The Bravo cable network has announced it's looking for people who fit the description of an "emerging or mid-career artist with a unique, powerful voice that demands a bigger stage" (which I, in my somewhat jaded view, read as "young, physically attractive, and with an overblown ego that makes you prone to being a jerk around other people"). The purpose of the search is to cast a new so-called reality show that will pit visual artists against each other in a battle over who can best perform a series of art-related assignments. (Just between you and me, I'm laying odds that at least one of the assignments will involve nudity. Anybody got a different opinion?)
If you go to the Bravo web site, you can read all about it, and you can download the application form, which, in addition to asking highly relevant questions such as "Have you a girlfriend?" or "a boyfriend?"?is this a sneaky way for the producers to determine who's gay??the form also has eight pages of legal release language. A cursory glance at the language indicates that it's your basic release about the use of "likenesses" and such. What wasn't completely clear (and I admit I haven't studied it in detail) is whether any art created as part of the show would be the property of the artist or the producers. Television, after all, is the sort of thing that very often makes all contributions a work made for hire, which means the employer owns it, including any copyright.

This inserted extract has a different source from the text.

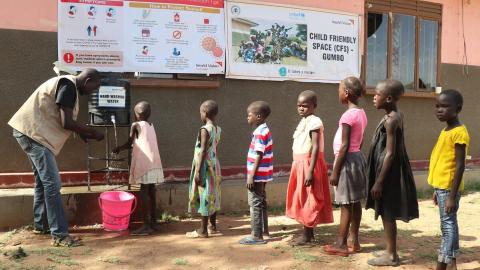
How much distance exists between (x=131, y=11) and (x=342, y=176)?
3352mm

Just something for an emerging or mid-career artist with a unique, powerful voice that demands a bigger stage to keep in mind if chosen to be on the show.
Just in case you were wondering what kind of sentence you could get for providing the getaway car in a fine art heist, a Norwegian court handed down a two-and-a-half year sentence to the man whom the prosecutors in the case said helped procure the car used in the 2004 robbery of Edvard Munch's classic paintings, "The Scream" and "Madonna," from an Oslo museum.
The paintings were recovered two years after they were swiped in broad daylight. However, they required some restoration upon their return. According to the Associated Press, the court ruled that the getaway car guy didn't have to kick in for the cost of that restoration.
As America's birthday rolls around, I'm inclined to ponder: could Thomas Jefferson have copyrighted the Declaration of Independence?
Well, first of all, since the Constitution wasn't ratified for more than a decade later, there was no Article 1, Section 8, Clause 8 granting Congress the power to enact copyrights. But I'm guessing there was something that addressed such at the time—perhaps English law. Hey, while he was writing it, he was still technically living in a part of England. Frankly, I haven't researched it. (Perhaps a task for another day.)
However, here's something a lot of people don't know about works created by the U.S. federal government today. By law, they cannot be copyrighted. So, if a federal employee takes photos, writes a book, or does any other creative pursuit for the government, assuming that work is within the scope of his employment to the federal government, that creative work belongs to the feds, but the copyright doesn't. It's immediately placed in the public domain.
That applies just to the feds, not the states. States can own the copyright on a work created by their employees.
Just a little tidbit of knowledge you can now use to impress your friends while you fire up the barbecue grill this weekend.
Just in case the round-the-clock coverage of the death of phenomenally famous?albeit disturbingly bizarre?Michael Jackson hasn't quite satiated your appetite for news about the King of Pop, a new tidbit has arisen. I'm talking about Jackson's will?something family members had denied existed.
Well, if it's validated as an authentic last will and testament of Michael Jackson, then the very least I can say is that he did the smart thing by having one.
A lot of artists don't give much thought to wills. A lot of artists don't make much money from their art, and so they suppose a will or a living trust would just be more bother and expense that it's worth. But what they forget is that their art is something of value that can be bequeathed to heirs. After all, intellectual property is property.
If you've created art, you have something you can leave behind to those you love. Make sure you don't forget to include it in your will.
Perhaps China just doesn't get the web. The government of the world's most populous nation seems to spend a lot of time trying to reign in the chaos that is the Internet. Now it appears to have blocked the web site of Google, arguably the world's most popular search engine. The reason given?...Google allows access to pornography.
Okay, I understand the desire to protect children from images they're not ready to fully comprehend and understand. But every one of these types of "For the love of God, won't someone think of the children!" efforts to guard the tykes from accidentally bumping into wee-wees on the web ends up also blocking fine art that also happens to contain wee-wees or (perhaps even more dangerous) words that are potentially applicable to pornographic uses. Here, of course, that raises First Amendment issues. In China, where they've got no Bill of Rights to lean on, the bigger issue with this sort of thing tends to be economic. (Whose commercial enterprise is being stymied by the blockage.)
Now I don't want to seem critical of a nation that wants to protect its children from pornography. But, from what I've noted in the past, China's idea of pornography tends to be a lot more inclusive than many other places. A Chinese woman I once knew told me that the Chinese are a very conservative people when it comes to sex. My response was that I have a billion reasons why I can't say I fully believe that.